Supporters of the legislation say the care has not been adequately studied, can have harmful long-term effects and that minors cannot actually consent to it. However, doctors who treat trans youth say puberty blockers and hormone therapy have been provided to minors who are not trans for decades to treat other conditions, such as precocious puberty. In addition, nearly all major medical associations in the United States support access to transition-related care for minors and oppose restrictions on it, with the American Medical Association calling government restrictions “a dangerous intrusion into the practice of medicine.”
A study published earlier this year in JAMA Pediatrics found that less than 0.1% of adolescents in the U.S. with private insurance in the United States are trans and are prescribed puberty blockers or gender-affirming hormones. A 2024 study published by the Harvard T.H. Chan School of Public Health found that the rate of teens ages 15 to 17 undergoing gender-affirming surgery was 2.1 per 100,000.
The remaining states where care is legal — particularly California, Colorado, Oregon, Illinois, Washington, Connecticut and Pennsylvania — have seenan influx of out-of-state patients, with some parents of trans minors even relocating their families to those states to maintain care for their kids.
Parents of trans youths have seen those states — and hospitals such as the Children’s Hospital Los Angeles, which is home to one of the nation’s oldest gender clinics — as safe havens.
An emergency room nurse at Children’s Hospital Los Angeles shows a lanyard decorated with pronoun pins and buttons during a protest against the closure of the hospital’s trans youth clinic on July 3.Jae C. Hong / AP
However, in January, the Trump administration began targeting providers of trans care, including an executive order that sought to bar federal funding from going to medical schools and hospitals that provide such care to people younger than 19. In March, a federal judge blocked that part of the order, and some hospitals resumed treatments.
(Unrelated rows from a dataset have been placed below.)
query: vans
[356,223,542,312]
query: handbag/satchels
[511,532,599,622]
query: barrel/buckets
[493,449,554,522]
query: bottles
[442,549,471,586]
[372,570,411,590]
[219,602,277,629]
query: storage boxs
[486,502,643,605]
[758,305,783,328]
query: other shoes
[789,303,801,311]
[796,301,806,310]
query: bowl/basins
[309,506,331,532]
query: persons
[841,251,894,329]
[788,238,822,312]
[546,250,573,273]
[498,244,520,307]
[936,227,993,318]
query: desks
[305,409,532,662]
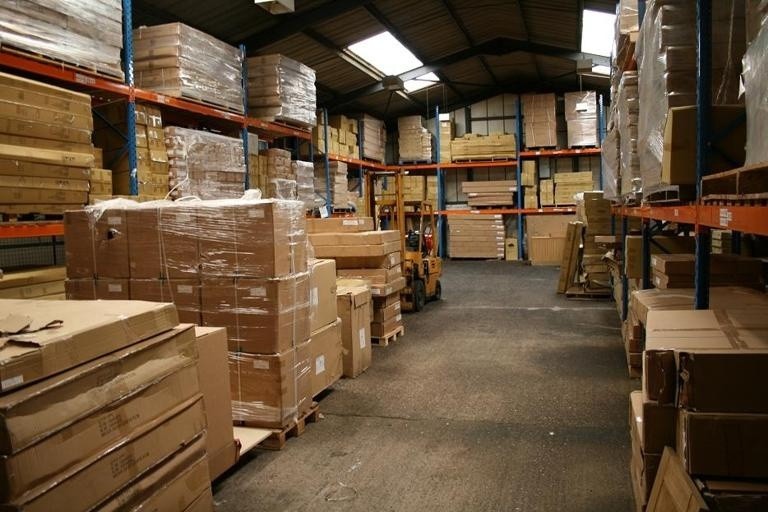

But then, in April, Attorney General Pam Bondi issued a memo that said the Justice Department would investigate doctors who provide transition care to minors under existing laws, including laws against genital mutilation. In July, the DOJ sent subpoenas to more than 20 doctors and clinics that provide such care. A subpoena sent to the Children’s Hospital of Philadelphia, which was made public Monday as part of a legal filing attempting to block the investigations, requested the names, birth dates, Social Security numbers, addresses and parent/guardian information of all patients who were prescribed puberty blockers or hormone therapy.
The Department of Health and Human Services, the Centers for Medicare and Medicaid Services, the FBI and the Federal Trade Commission have also taken action to restrict care, both for minors and adults.
Children’s Hospital Los Angeles mentioned all of these actions and more in a June 12 letter to hospital staff detailing its decision to close the Center for Transyouth Health and Development, which has been running for three decades, effective July 22.
The letter, which a spokesperson for the hospital shared with NBC News, described an HHS review published in May “dismissing current evidence-based care protocols and standards of care while promoting alternative best practices for the treatment of pediatric gender dysphoria.” The HHS review “included dozens of references to CHLA and the Center for Transyouth Health and Development,” the letter said.
“Taken together, the Attorney General memo, HHS review, and the recent solicitation of tips from the FBI to report hospitals and providers of [gender-affirming care] strongly signal this Administration’s intent to take swift and decisive action, both criminal and civil, against any entity it views as being in violation of the executive order,” this hospital’s leadership wrote. “These threats are no longer theoretical. The federal government has already cut off hundreds of millions of dollars from U.S. academic and research institutions for noncompliance with executive orders, often with little to no warning.”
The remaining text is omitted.